Painted in 1992, Gerhard Richter’s Abstraktes Bild is filled with colour and movement. While greens and greys appear to dominate the composition, smouldering flickers of warm yellow and red peek through, adding a dynamism that is accentuated by the vertical and horizontal striations through which Richter has dragged paint across the canvas. These elements demonstrate the alacrity with which Richter had perfected the use of the ‘squeegee’ as a tool for painting: adapted from the wipers used by window cleaners, it was only in the mid-1980s that the artist began to apply paint with them. They have since become an almost iconic aspect of his work, even featuring in films showing Richter at work.
From a purely visual point of view, the squeegee creates complex, kaleidoscopic surfaces that are filled with seductive texture and detail. Often applying wet paint to a dried surface, Richter is able to drag the paint in a manner that creates a marbled effect; at the same time, the glimmer of colours from previous layers adds a sense of density and complexity to the composition.

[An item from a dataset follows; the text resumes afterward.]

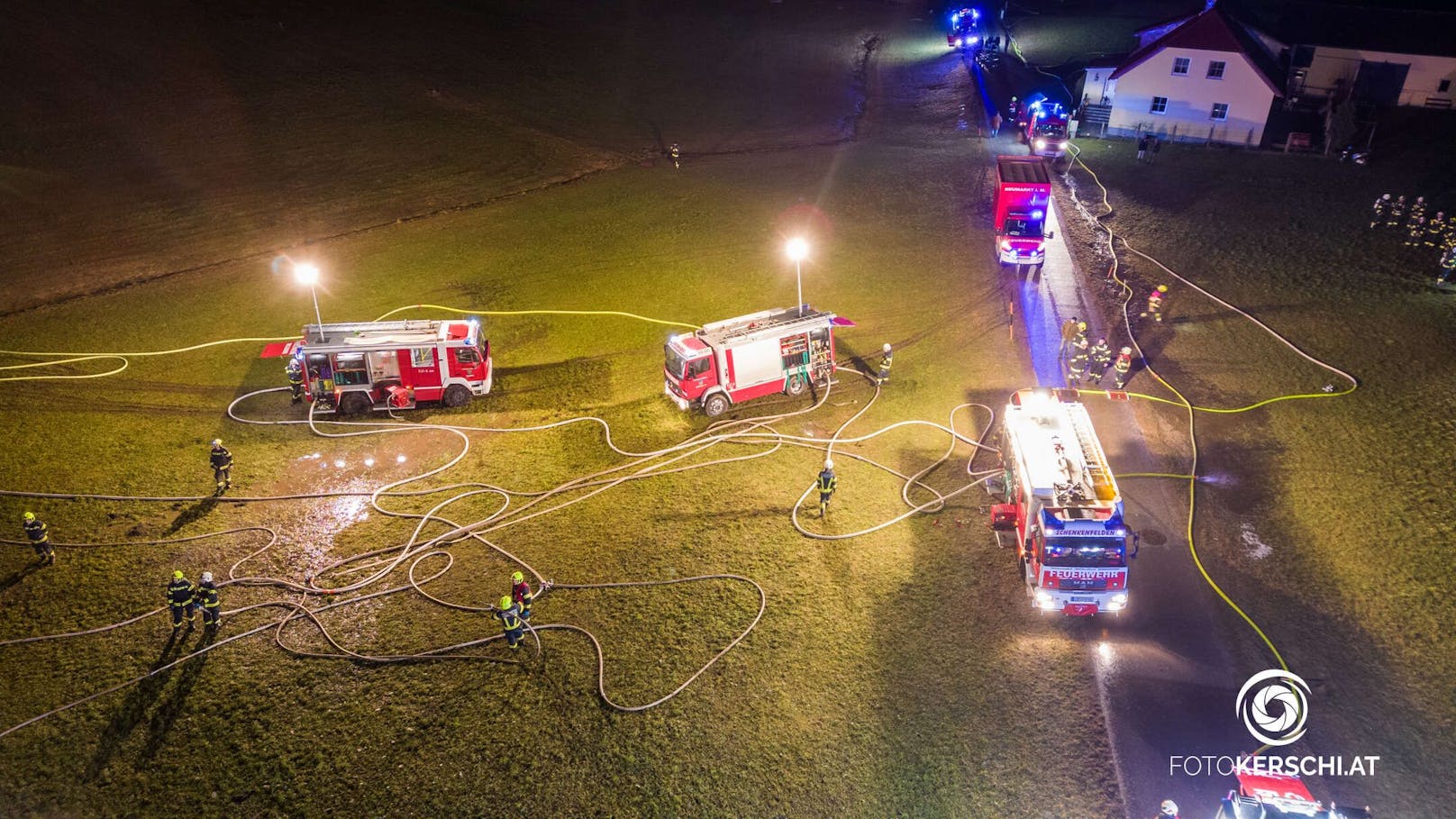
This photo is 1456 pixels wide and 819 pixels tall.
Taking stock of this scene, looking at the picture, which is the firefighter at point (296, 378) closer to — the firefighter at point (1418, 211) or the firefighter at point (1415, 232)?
the firefighter at point (1415, 232)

Richter’s practice of allowing the paint to dry in between his interventions with the surface serves a more practical, or conceptual purpose, in that it grants him a fresh perspective on each sally. In this way, he is able to revisit his canvas in an analytical manner, working in such a way as to remove any overly evocative or even tentatively figurative elements from the composition. Richter’s abstract paintings are intended to be precisely that: abstract paintings. He works hard to remove any hint of a motif, forcing the viewer to look again and again at his work in order to seek understanding.
While the lack of any legible element may seem frustrating, it also forces the viewer to open his or her mind, or interpretative faculties, appreciating each and every detail of the painted surface in the quest for elements to read. The lack of a motif in Abstraktes Bild fits with Richter’s outlook, itself coloured by his own experiences under various ideological realms in the twentieth century - Nazism, Socialism, Capitalism. He has removed any overt design, instead permitting the painting to suggest itself and evolve:
'No ideology. No religion, no belief, no meaning, no imagination, no invention, no creativity, no hope - but painting like Nature, painting as change, becoming, emerging, being-there, thusness; without an aim, and just as right, logical, perfect and incomprehensible’ (Gerhard Richter, 1985, quoted in H.-U. Obrist (ed.), Gerhard Richter: The Daily Practice of Painting. Writings and Interviews 1962-1993, trans. D. Britt, London, 1995, p. 121).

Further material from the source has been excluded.